→ Objective
Quote all of the material below word for word.

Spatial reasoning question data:
┌──
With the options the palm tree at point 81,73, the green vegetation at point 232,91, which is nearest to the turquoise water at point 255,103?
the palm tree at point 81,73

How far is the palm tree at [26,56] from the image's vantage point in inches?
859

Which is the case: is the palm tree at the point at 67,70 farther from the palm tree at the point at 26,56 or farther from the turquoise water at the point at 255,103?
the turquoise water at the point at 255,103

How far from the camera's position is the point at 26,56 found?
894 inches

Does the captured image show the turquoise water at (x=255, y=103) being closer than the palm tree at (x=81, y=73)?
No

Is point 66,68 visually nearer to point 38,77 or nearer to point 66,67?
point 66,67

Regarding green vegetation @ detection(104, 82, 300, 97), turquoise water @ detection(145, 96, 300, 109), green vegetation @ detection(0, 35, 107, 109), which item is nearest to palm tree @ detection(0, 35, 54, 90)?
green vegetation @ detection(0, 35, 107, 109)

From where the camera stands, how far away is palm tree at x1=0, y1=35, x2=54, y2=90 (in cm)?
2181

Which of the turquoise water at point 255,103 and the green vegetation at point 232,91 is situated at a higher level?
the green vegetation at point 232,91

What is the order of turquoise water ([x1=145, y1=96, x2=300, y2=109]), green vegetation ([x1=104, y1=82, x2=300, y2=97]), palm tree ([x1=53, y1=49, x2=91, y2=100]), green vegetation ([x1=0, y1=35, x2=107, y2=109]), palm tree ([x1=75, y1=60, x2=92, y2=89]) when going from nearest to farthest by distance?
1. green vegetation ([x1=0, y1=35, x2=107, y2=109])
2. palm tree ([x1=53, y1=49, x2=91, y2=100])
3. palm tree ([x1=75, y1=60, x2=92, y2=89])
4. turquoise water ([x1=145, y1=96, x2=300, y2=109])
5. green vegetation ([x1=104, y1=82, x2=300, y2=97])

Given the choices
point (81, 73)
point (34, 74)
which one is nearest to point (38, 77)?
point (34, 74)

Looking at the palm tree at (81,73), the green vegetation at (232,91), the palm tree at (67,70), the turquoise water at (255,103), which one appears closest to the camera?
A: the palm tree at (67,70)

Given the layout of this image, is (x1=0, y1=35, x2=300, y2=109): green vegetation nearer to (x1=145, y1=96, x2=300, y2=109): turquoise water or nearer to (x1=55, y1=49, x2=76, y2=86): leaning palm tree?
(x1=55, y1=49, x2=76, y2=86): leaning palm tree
└──
→ Result for this task
With the options the palm tree at point 81,73, the green vegetation at point 232,91, which is nearest to the turquoise water at point 255,103?
the palm tree at point 81,73

How far is the palm tree at [26,56] from the image's vantage point in inches?
859

Which is the case: is the palm tree at the point at 67,70 farther from the palm tree at the point at 26,56 or farther from the turquoise water at the point at 255,103?
the turquoise water at the point at 255,103

How far from the camera's position is the point at 26,56 found?
894 inches

Does the captured image show the turquoise water at (x=255, y=103) being closer than the palm tree at (x=81, y=73)?
No

Is point 66,68 visually nearer to point 38,77 or nearer to point 66,67?
point 66,67

Regarding green vegetation @ detection(104, 82, 300, 97), turquoise water @ detection(145, 96, 300, 109), green vegetation @ detection(0, 35, 107, 109), which item is nearest to palm tree @ detection(0, 35, 54, 90)?
green vegetation @ detection(0, 35, 107, 109)

From where the camera stands, how far away is palm tree at x1=0, y1=35, x2=54, y2=90 (in cm)?
2181

Which of the turquoise water at point 255,103 and the green vegetation at point 232,91 is situated at a higher level?
the green vegetation at point 232,91

What is the order of turquoise water ([x1=145, y1=96, x2=300, y2=109]), green vegetation ([x1=104, y1=82, x2=300, y2=97]), palm tree ([x1=53, y1=49, x2=91, y2=100]), green vegetation ([x1=0, y1=35, x2=107, y2=109]), palm tree ([x1=75, y1=60, x2=92, y2=89]) when going from nearest to farthest by distance?
1. green vegetation ([x1=0, y1=35, x2=107, y2=109])
2. palm tree ([x1=53, y1=49, x2=91, y2=100])
3. palm tree ([x1=75, y1=60, x2=92, y2=89])
4. turquoise water ([x1=145, y1=96, x2=300, y2=109])
5. green vegetation ([x1=104, y1=82, x2=300, y2=97])

Given the choices
point (81, 73)
point (34, 74)
which one is nearest to point (38, 77)?
point (34, 74)

Looking at the palm tree at (81,73), the green vegetation at (232,91), the palm tree at (67,70), the turquoise water at (255,103), which one appears closest to the camera?
A: the palm tree at (67,70)

Given the layout of this image, is (x1=0, y1=35, x2=300, y2=109): green vegetation nearer to (x1=145, y1=96, x2=300, y2=109): turquoise water or nearer to (x1=55, y1=49, x2=76, y2=86): leaning palm tree?
(x1=55, y1=49, x2=76, y2=86): leaning palm tree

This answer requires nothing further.